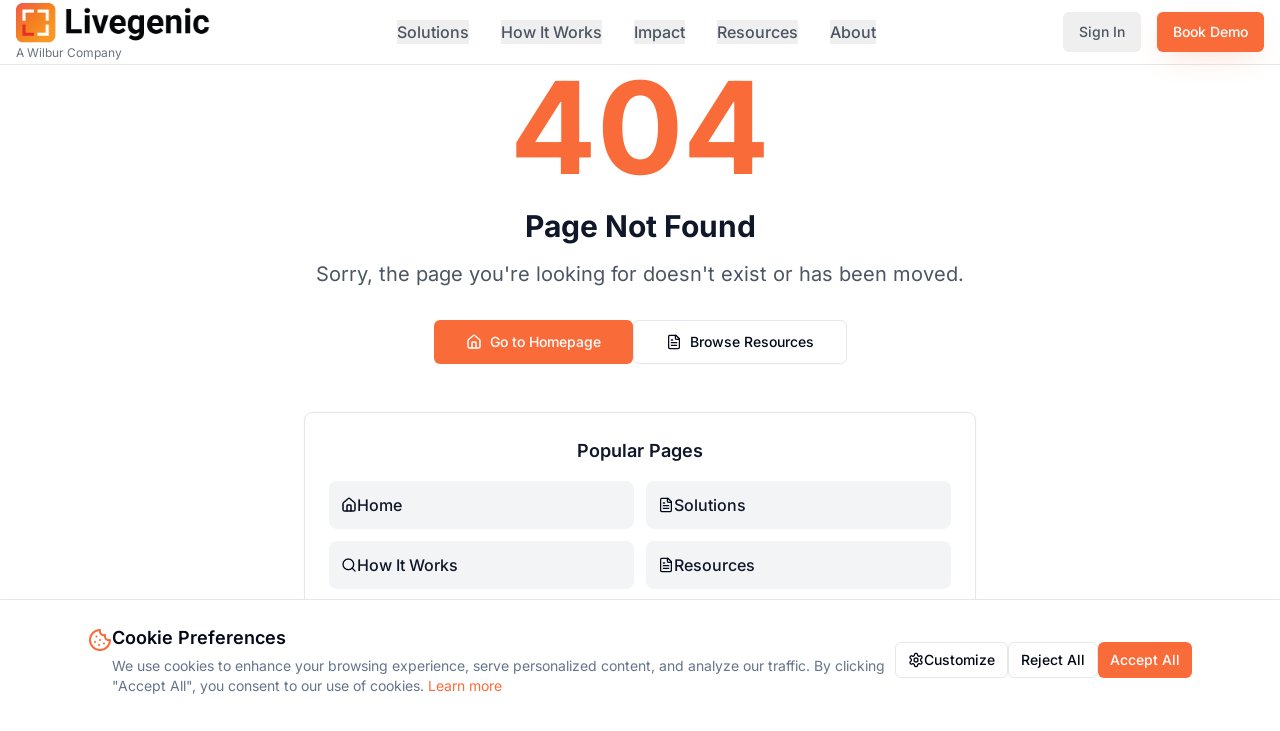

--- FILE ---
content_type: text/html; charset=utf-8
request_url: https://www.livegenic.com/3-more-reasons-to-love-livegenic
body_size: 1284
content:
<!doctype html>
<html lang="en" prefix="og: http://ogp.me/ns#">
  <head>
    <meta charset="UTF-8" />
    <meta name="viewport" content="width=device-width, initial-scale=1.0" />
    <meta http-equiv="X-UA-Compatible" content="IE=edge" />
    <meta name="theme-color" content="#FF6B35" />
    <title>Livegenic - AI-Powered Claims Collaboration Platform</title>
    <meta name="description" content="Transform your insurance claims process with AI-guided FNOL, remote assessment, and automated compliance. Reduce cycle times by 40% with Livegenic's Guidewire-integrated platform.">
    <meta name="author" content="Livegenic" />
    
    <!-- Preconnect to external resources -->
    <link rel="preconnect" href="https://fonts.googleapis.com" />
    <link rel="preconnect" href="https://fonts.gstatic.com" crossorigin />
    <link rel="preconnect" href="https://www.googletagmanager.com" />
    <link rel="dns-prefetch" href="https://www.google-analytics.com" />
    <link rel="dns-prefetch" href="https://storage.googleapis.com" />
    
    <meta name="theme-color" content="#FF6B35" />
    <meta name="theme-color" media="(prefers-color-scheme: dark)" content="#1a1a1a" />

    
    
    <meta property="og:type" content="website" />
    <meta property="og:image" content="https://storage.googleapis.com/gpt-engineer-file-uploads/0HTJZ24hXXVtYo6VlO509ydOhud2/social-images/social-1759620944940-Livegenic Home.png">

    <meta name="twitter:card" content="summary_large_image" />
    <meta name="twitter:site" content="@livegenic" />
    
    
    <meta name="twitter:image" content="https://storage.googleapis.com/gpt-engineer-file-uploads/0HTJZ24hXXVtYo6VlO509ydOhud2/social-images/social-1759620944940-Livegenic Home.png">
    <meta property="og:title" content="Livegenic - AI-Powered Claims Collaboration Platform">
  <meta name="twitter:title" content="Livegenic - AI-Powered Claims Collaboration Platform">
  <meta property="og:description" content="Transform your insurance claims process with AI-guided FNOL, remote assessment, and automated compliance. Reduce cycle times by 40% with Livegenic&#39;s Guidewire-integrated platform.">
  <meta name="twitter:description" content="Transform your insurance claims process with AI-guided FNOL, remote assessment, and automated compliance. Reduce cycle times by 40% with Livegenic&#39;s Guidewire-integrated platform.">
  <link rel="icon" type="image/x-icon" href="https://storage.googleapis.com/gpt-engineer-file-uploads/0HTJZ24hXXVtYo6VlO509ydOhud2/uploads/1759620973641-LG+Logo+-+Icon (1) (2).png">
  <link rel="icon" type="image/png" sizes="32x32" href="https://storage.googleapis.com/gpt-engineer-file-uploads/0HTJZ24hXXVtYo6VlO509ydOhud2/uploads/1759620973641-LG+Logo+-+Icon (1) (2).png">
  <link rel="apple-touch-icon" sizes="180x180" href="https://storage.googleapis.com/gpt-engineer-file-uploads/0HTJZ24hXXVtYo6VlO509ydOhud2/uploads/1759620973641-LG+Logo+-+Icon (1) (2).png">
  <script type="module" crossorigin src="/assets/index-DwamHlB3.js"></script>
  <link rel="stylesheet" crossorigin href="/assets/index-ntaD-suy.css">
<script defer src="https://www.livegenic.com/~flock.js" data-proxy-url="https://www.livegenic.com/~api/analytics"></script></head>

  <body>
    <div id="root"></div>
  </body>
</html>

—————

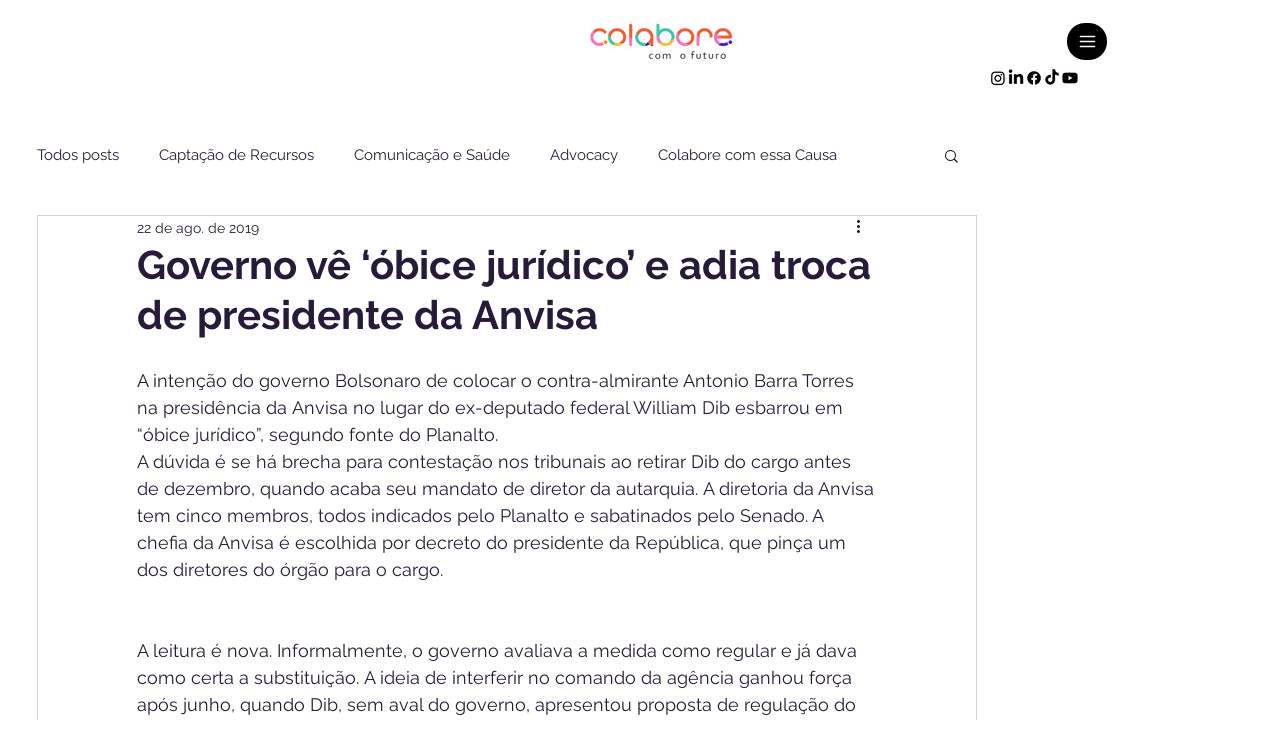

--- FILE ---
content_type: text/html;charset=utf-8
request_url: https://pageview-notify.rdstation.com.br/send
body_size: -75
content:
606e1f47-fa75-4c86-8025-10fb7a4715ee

—————

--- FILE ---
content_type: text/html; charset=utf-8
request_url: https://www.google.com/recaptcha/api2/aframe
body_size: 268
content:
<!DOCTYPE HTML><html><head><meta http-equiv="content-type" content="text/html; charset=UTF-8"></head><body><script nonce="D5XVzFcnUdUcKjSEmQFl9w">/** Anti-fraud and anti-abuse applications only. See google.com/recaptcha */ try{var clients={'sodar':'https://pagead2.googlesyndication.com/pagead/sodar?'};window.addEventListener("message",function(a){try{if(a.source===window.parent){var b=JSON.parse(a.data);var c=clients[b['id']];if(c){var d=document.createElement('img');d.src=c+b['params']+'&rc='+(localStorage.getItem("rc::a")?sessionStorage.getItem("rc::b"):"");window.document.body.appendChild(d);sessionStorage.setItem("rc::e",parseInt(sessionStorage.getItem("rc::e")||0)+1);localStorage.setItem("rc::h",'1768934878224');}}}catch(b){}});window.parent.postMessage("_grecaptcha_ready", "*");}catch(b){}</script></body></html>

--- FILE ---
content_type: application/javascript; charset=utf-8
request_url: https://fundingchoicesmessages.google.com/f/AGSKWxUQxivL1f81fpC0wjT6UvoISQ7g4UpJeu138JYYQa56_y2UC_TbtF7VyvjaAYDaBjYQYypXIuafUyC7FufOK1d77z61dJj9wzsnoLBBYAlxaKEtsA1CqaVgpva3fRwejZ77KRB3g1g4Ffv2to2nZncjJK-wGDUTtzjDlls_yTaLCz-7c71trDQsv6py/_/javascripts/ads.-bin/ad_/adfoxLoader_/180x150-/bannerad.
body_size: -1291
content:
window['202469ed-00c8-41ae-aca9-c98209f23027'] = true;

—————

▸ Your assignment
How many lines in these entries hold the string "images"? Answer with the number alone.

▸ Output for this exercise
2